##### Given text

With Glencolin starting with 8 men as they waited on a carload of players to arrive, Dub pressed forward and opened the scoring as early as the 3rd minute, Phil providing the assist for Cormac. The Dub defence smelt goals, with centre halves Harvey and Doherty making runs into the box like a couple of fattened turkeys being pursued by the Christmas butcher. And indeed the second goal arrived via the defence, but it was from the boot of angry young man McGaughey after a fine run and "21" shout to encourage Cormac to release the ball. Rumours were that Kernan had deposited some shepherd's pie in his shorts, such were the ferocity of McGaughey's demands for the ball.
Strong running by fullbacks Murphy and McGurk with the Dub midfield kept Glencolin under siege in their own half. At the end of a great run down the right wing, the tireless McToal produced a low drive across the face of the goal, finding Cormac at the back post with an empty net to aim at. The Dub forward, in a truly awful, terrible, worst-miss-ever-type blunder, somehow managed to kick his own leg rather than the ball from 18 inches out, and the score remained unchanged. Regardless of how other web site stats work out at the end of the season, surely this means that Cormac is hot favourite for at least one award.... [remember Adelaide on 26 October Shane? - editor]
With 11 Glencolin men now on the pitch, Dub now got a bit lazy and their CONCENTRATION (copyright) faded. A dreadful mix-up in front of goal by the Dub defence resulted in an easy tap in for Glencolin, and they were undeservedly back in the match. You'd think after the Christmas do revelations that Smyth and Harvey shared double chocolate lattes that would know each other's names! However, this was the wake-up Dub needed, and despite the blizzard conditions, the yellows slowly raised their game (well, mostly - though the less said about the embarrassing nutmeg dealt to McCusker on the edge of the box, the better). Madden continued his impressive scoring form with another goal to leave Dub 3-1 up at the break [correction: C Kernan scored direct from corner - editor].

##########
##### Data extract

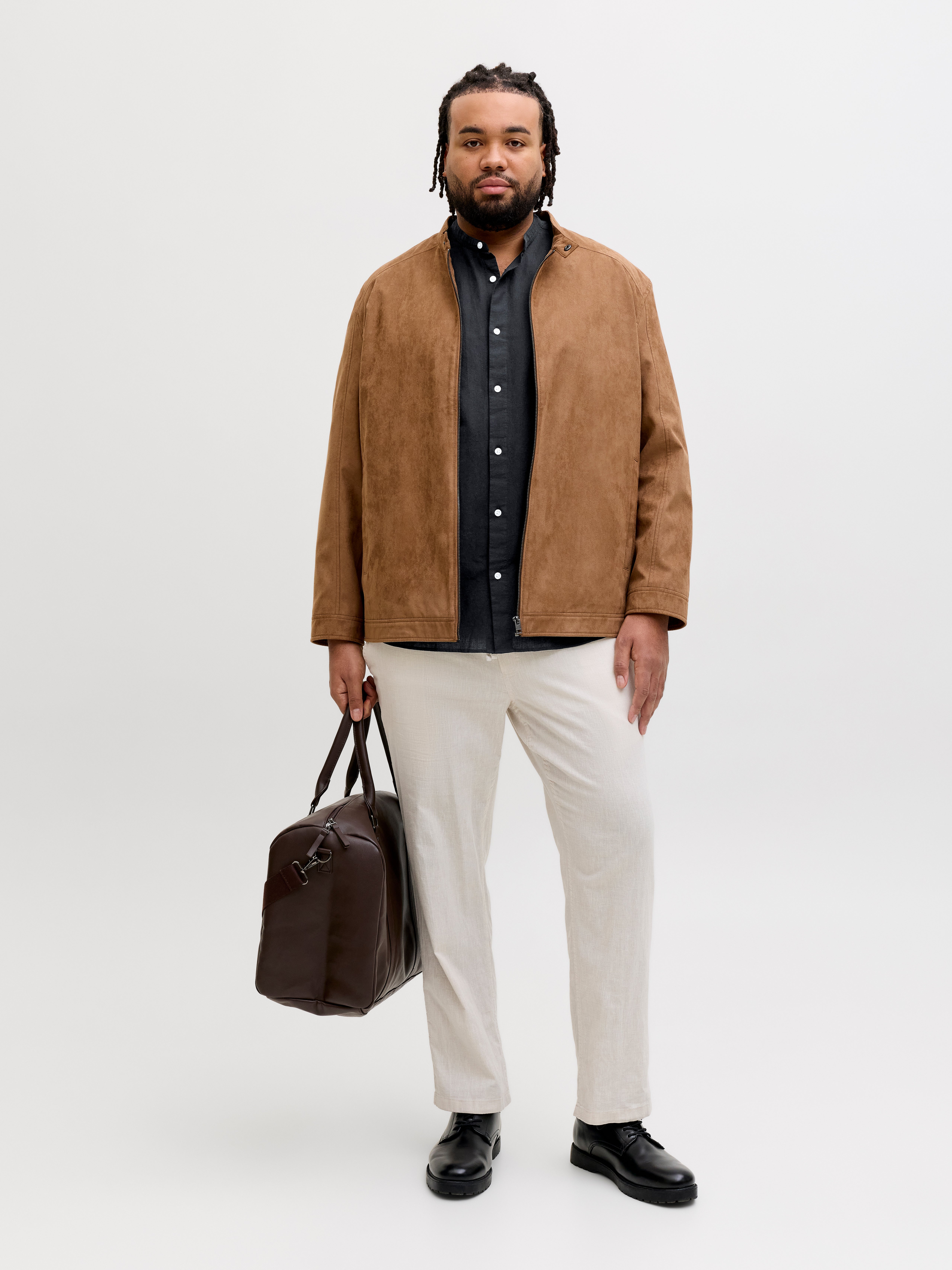 Thumbnail - Hemd Plus Size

##########

• [Exercise] Rewrite everything in the match report from "With Glencolin starting" down to "for the ball.", renaming "shepherd's pie" as "mince pies". The data has no connection to the match report.

• [Answer space]
With Glencolin starting with 8 men as they waited on a carload of players to arrive, Dub pressed forward and opened the scoring as early as the 3rd minute, Phil providing the assist for Cormac. The Dub defence smelt goals, with centre halves Harvey and Doherty making runs into the box like a couple of fattened turkeys being pursued by the Christmas butcher. And indeed the second goal arrived via the defence, but it was from the boot of angry young man McGaughey after a fine run and "21" shout to encourage Cormac to release the ball. Rumours were that Kernan had deposited some mince pies in his shorts, such were the ferocity of McGaughey's demands for the ball.